[Source extract]
Me: Tries pushing (Super + .)
KDE: instantly pops up an emoji selector 🖥️
Well, I guess I learned something from reading this, so it was somewhat worthwhile.
(Now I wonder which of them introduced that first… I’m betting on KDE.)
Not really, it was actually Apple that introduced an emoji picker in 2013. The Windows one works since 2017 and KDE has it since 2020.
When people comment about having issues with Linux, this is what that should be compared with.
Or not, since linux distros ideally shouldn’t be bound to windows. (but realistically they are)
As a Windows user that was an interesting read. For some reason I thought Windows was catering to Americans whilst Linux was being the international all rounder.
How would an operating system even cater to a country? Is there a distinctly American way to access files
Completely unconcerned that other operating systems might be using the hard drive and just fucks them up without a thought.
Bloat and running fans nonstop. Every other language pack needs to be added post install.
Super Sized.
In system requirements perhaps
I’m not surprised that laptop had issues. It’s purpose built and likely has sub 1% usage across the windows install worldwide.
Not supporting a 3+ year old Intel wifi chipset out of the box is kind of wild though, that’s a super standard part.
Microsoft doesn’t do it the way Linux does it. Linux supports the Chip(set) and as long as different vendors “connect” them the standard way Linux just talks to these components directly in a standardized way. Microsoft wants drivers for that specific board/hardware revision. Even if it’s just a standard chip, every vendor needs to provide a driver.
I replaced an NVMe drive on a Windows 11 machine the other day. Cloned to new disk, booted up. After posting and entering the bootloaders, it said “BOOT DRIVE INACCESSIBLE”. The drive needed a driver to BOOT once Windows took over.
A Western Digital 850x black 2TB. This is not an uncommon drive, but I had to patch in the driver to the disk from a live CD.
I don’t see how people put up with this crap.
I buy a lot of Dell refurb laptops to use in cheap timing setups for rfid chip timing. Recently they had to start selling some without an OS because they literally are stuffing anything they can find into them and Windows refuses to install without drivers.
Keep in mind windows users don’t install their os from scratch. The OEM will include those in their deployment.
windows users don’t install their os from scratch
And, at this point, they’re being actively discouraged from doing so.
I wouldn’t be surprised if, in the future, Windows doesn’t even offer an installer of any kind … or at least feature-locks the ability to install it yourself to ‘professional’ editions that cost more.

[Dataset records]

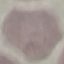
result = no malaria parasites seen
stain = Giemsa
capture = smartphone camera at the microscope eyepiece
preparation = thin blood smear
image type = cell patch, automatically extracted from a larger field of view and resized to 64 × 64 pixels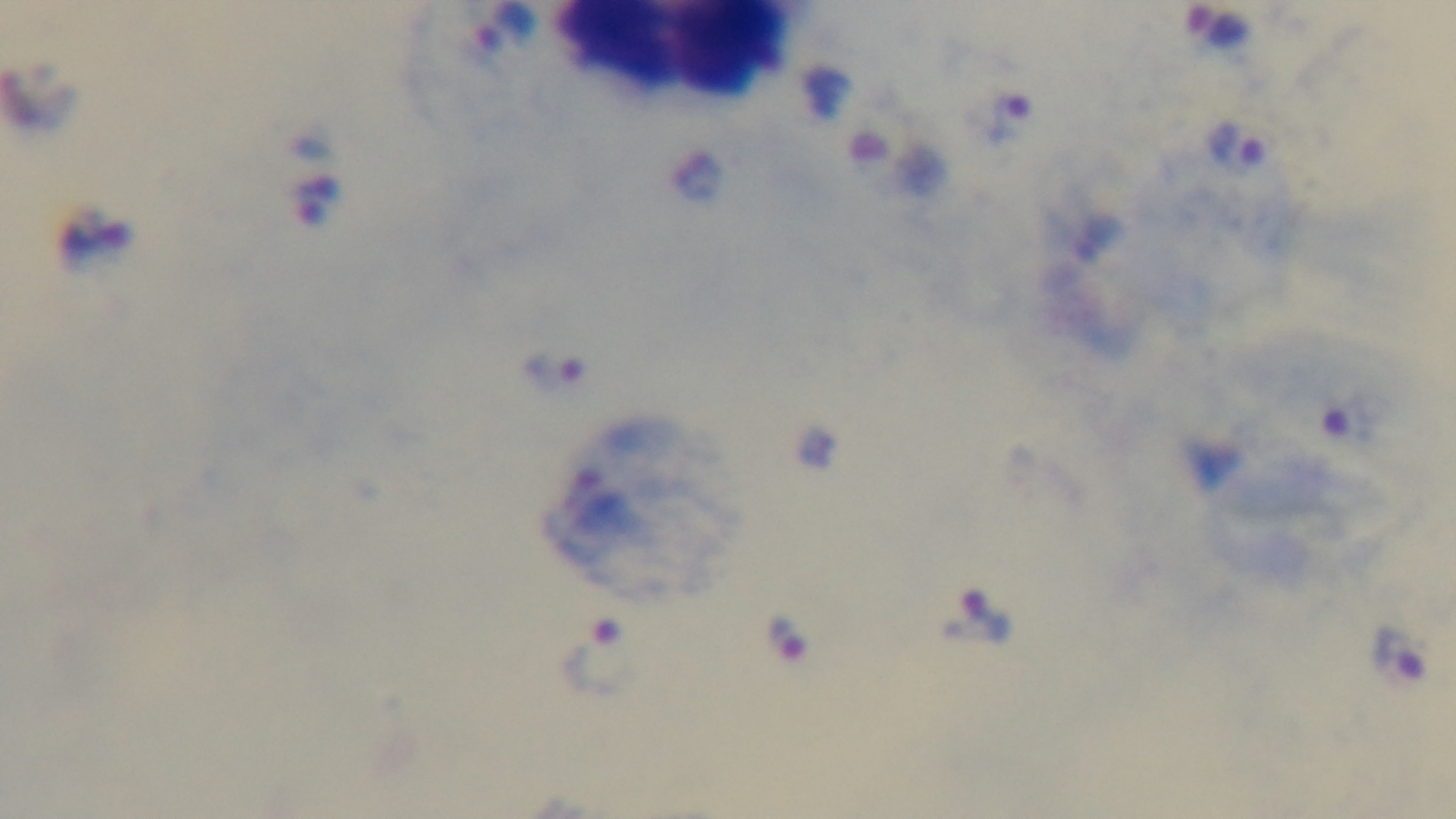

capture = mounted 4K digital camera
preparation = thick smear
modality = light microscopy
objective = 100x oil immersion
malaria status = infected
stain = Giemsa
field of view = one from the slide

[Jobs]
- 1) Quote everything in the comment thread from "Keep in mind" down to "from doing so.".
- 2) Summarize the comment thread in two sentences.
Work from the comment thread alone.

[Outputs by task]
- 1)
Keep in mind windows users don’t install their os from scratch. The OEM will include those in their deployment.
windows users don’t install their os from scratch
And, at this point, they’re being actively discouraged from doing so.

- 2) Pressing Super + . in KDE opens an emoji selector, and one commenter notes that Apple introduced an emoji picker in 2013, Windows has had one since 2017 and KDE since 2020. Others complain that Windows needs drivers for each specific board or hardware revision while Linux talks to standard chipsets directly, citing a cloned NVMe drive that would not boot without a driver and refurbished Dell laptops sold without an OS, and one commenter would not be surprised if Windows someday stopped offering an installer.